■ **EXCERPTED TEXT**
▬▬▬
There are many instances where rogue "journalists" have fabricated stories, and I condemn them unequivocally. The AP situation is more than that. AP has conducted further investigations to confirm the story.

If you don't like my criteria, please say so up-front. I would have disagreed, but that's fine. But don't move the goalposts and then gripe after the fact when called on it.
 
The claim is that the source is fictitious. If this is the case, numerous people at AP are engaged in a conspiracy to willfully mislead the public -- not impossible, but not likely.

Not at all.

The claim is that this person, Capt. Jamil Hussein is not an Iraqi policeman and doesn’t work for the Iraqi Ministry of Interior. For that to be true doesn’t require any conspiracy from anyone at the AP, only that one or more people at the AP had been conned by someone who represented themselves as being Capt. Jamil Hussein.
 
Your right. I should have raised an objection before hand. However NBC conspired to write a false news story with the full expectation that they would not be caught doing so. They got caught.

Jason Blair was a rogue journalist at the NYT writing false stories for over a year. His direct bosses tried to fire him but middle and upper management allowed him to continue. THis was a reporting conspiracy but a major organizational problem.

Journalists & media outlets themselves can be manipulated into reporting false news. How do we know this Iraqi police agent is real? If he is, did he witness this event? How do we know he isn't an insurgent sympthizer manipulating trying to manipulate the media? The AP does nopt have to conspire to report a wrong story.
 
There are many instances where rogue "journalists" have fabricated stories, and I condemn them unequivocally. The AP situation is more than that. AP has conducted further investigations to confirm the story.

Yeah, and Dan Rather and Mary Mapes verified the Bush Guard memo too. That wasn't just one lone journalist, that was a team which got suckered by a false source, and tried to back up that source rather than admit they got suckered. And I wouldn't be in the least bit surprised if the AP would do the same thing here: spend their time trying to bolster the case that this guy is real rather than actually try to figure out whether or not he is. So the mere fact that they conducted "further investigations" simply isn't enough. If this guy's identity as a policeman is in doubt, they need to do more than talk to HIM, they need to ask his supposed employers if he actually works for them. That means getting confirmation from the Iraqi government. And to my knowledge, the AP hasn't done that yet.
 
Not at all.

The claim is that this person, Capt. Jamil Hussein is not an Iraqi policeman and doesn’t work for the Iraqi Ministry of Interior. For that to be true doesn’t require any conspiracy from anyone at the AP, only that one or more people at the AP had been conned by someone who represented themselves as being Capt. Jamil Hussein.
▬▬▬
■ **MATERIAL SHOWN**
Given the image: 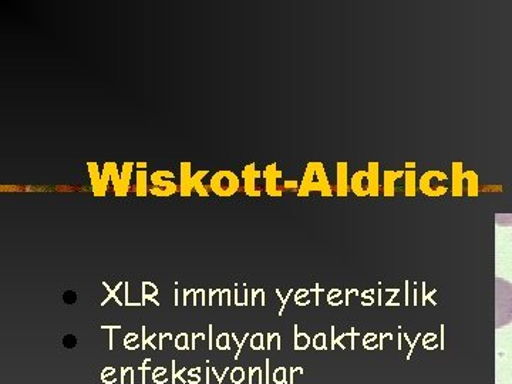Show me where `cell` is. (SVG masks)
I'll list each match as a JSON object with an SVG mask.
<instances>
[{
  "mask_svg": "<svg viewBox=\"0 0 512 384\" xmlns=\"http://www.w3.org/2000/svg\"><path fill=\"white\" fill-rule=\"evenodd\" d=\"M512 322V285L495 279V326L498 329Z\"/></svg>",
  "mask_w": 512,
  "mask_h": 384,
  "instance_id": "6da1fadb",
  "label": "cell"
},
{
  "mask_svg": "<svg viewBox=\"0 0 512 384\" xmlns=\"http://www.w3.org/2000/svg\"><path fill=\"white\" fill-rule=\"evenodd\" d=\"M63 301L66 305H73L77 301V293L73 291H67L63 295Z\"/></svg>",
  "mask_w": 512,
  "mask_h": 384,
  "instance_id": "3957f363",
  "label": "cell"
},
{
  "mask_svg": "<svg viewBox=\"0 0 512 384\" xmlns=\"http://www.w3.org/2000/svg\"><path fill=\"white\" fill-rule=\"evenodd\" d=\"M63 345L66 349H73L76 348L77 345V338L74 335H66L63 339Z\"/></svg>",
  "mask_w": 512,
  "mask_h": 384,
  "instance_id": "7a4b0ae2",
  "label": "cell"
}]
</instances>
▬▬▬
■ **DIRECTIONS**
1: According to the discussion about the AP story, how long did Jason Blair write false stories at the NYT?
2: Repeat the passage of the discussion about the AP story from "Your right. I" to "They got caught.", word for word.
The entries come from a separate source unrelated to the discussion about the AP story.

■ **RESPONSES TO THE EXERCISE**
1: For over a year.

2:
Your right. I should have raised an objection before hand. However NBC conspired to write a false news story with the full expectation that they would not be caught doing so. They got caught.